L’innalzamento della temperatura a volte non sembra neanche negativo: dopotutto, non sarebbe male vivere con inverni più miti. Se consideriamo però la terra un essere biologico qual è, sarebbe come avere tutti i giorni 38,5°C di febbre, invece dei soliti 36°C. La tendenza a confondere clima e meteo sta diventando oramai ingiustificabile: accostare al parere degli esperti le situazioni di freddo intenso ci porta a ragionare ancora una volta su scala locale, invece che globale. Un’altra manifestazione della nostra arroganza è la convinzione di poter controllare sempre tutto. Crediamo di sistemare quelle situazioni in cui distruggiamo ambienti vegetali solamente piantando alberi da altre parti, garantendo un po’ di verde all’interno delle città, o, peggio ancora, stanziando soldi, un domani utilizzati per l’ambiente. Le cose non sono così semplici. La biodiversità – ovvero la presenza di animali e vegetali differenti in un determinato ecosistema – è, ad esempio, un altro aspetto che sottovalutiamo.

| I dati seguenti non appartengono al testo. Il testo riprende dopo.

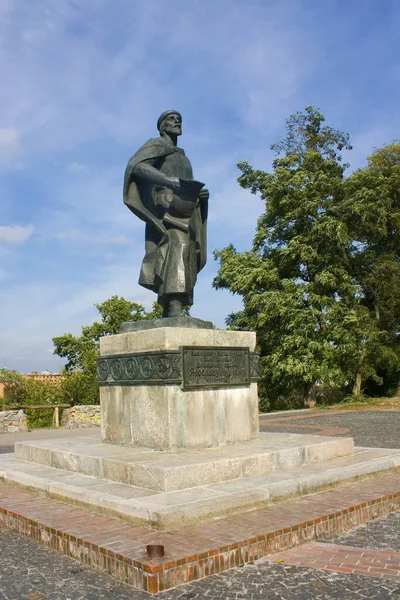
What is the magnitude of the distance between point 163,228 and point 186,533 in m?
3.92

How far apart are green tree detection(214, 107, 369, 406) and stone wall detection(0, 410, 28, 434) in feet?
30.6

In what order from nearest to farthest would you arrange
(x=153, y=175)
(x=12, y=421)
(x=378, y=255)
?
(x=153, y=175)
(x=12, y=421)
(x=378, y=255)

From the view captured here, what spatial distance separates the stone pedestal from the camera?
631 cm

Oggi l’uomo non è in grado di ricreare i processi biologici esistenti, che comprendono miriadi di specie e sono il risultato di secoli di sviluppo, in quanto ancora non sono stati pienamente compresi. Si potrebbe pensare che alcune previsioni siano pessimiste. E’ vero, magari potrebbe succedere che domani mattina in qualche laboratorio sperduto si trovi la soluzione a tutti i problemi, o che, inspiegabilmente, la CO2 inizi a diminuire, consumata da chissà quale specie; ma se il punto è questo, allora potremmo anche considerare una possibile colonizzazione da parte di alieni, quindi ci staremmo facendo problemi per nulla. L’aspetto invece interessante è che le previsioni potrebbero anche essere troppo ottimiste. Cosa succederebbe se la modifica di alcuni fattori portasse alla scomparsa improvvisa di qualche microrganismo, con l’estinzione di un intero ecosistema? Mi sento di garantire che non ci arriverebbe una notifica sul cellulare. Potrebbe servire tanto tempo per accorgercene e sarebbe troppo tardi. Inoltre, sappiamo quali virus potrebbero emergere dallo scioglimento del permafrost? Nel mondo ci sono state cinque (forse sei) estinzioni di massa. Provate a citare i motivi di ognuna di esse…

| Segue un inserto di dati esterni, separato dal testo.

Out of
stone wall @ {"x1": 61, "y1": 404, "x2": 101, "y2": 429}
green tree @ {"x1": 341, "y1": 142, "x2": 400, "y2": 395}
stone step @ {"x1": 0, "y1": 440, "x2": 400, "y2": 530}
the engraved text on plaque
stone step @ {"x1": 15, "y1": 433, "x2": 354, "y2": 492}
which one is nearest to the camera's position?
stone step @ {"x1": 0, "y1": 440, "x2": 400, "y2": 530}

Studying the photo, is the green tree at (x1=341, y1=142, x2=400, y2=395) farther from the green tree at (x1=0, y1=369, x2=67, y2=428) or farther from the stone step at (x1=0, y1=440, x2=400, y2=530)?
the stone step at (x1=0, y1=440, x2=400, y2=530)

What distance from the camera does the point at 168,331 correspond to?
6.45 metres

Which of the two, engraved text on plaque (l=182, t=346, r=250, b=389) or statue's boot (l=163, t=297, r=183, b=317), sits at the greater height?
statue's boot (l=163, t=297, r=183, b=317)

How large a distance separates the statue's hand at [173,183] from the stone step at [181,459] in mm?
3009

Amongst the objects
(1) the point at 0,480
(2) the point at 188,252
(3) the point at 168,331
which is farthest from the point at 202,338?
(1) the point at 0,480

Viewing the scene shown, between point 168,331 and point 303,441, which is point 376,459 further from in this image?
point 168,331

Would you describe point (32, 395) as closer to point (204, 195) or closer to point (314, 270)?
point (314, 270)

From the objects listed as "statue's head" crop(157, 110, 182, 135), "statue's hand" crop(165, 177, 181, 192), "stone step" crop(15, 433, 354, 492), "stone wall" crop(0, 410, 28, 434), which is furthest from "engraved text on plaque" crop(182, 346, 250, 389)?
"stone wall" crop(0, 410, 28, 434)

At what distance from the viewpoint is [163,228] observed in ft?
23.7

Il problema ambientale è anche geo-politico, in quanto oggi chi ha più soldi può permettersi di non rispettare le leggi, versando quanto necessario per far tacere la propria coscienza e quella altrui. I numeri spesso anestetizzano e annoiano, ma sono già visibili le prime conseguenze: le trombe d’arie e i nubifragi delle ultime estati, l’innalzamento del livello dell’acqua in tante città, l’avanzamento della desertificazione. Questi effetti non saranno solo un problema ambientale, ma anche economico, in quanto intere aree del pianeta non saranno più abitabili, comportando migrazioni di massa.
Dobbiamo intervenire ed è necessario farlo adesso. Anche piccoli accorgimenti nella propria quotidianità possono fare la differenza, soprattutto se siamo d’esempio agli altri con il nostro comportamento. Per mettere a posto le cose servirà tempo, molto tempo, anche perché i primi interventi non faranno abbassare la temperatura e arrestare il disboscamento, ma inizialmente andranno solo a diminuirne l’aumento.
Per fortuna in questa battaglia non siamo soli e la natura è al nostro fianco, ma da sola non può farcela. Questa è una battaglia che dobbiamo vincere tutti insieme.
Se un uovo viene rotto dall’esterno la vita finisce, se dall’interno, invece, inizia.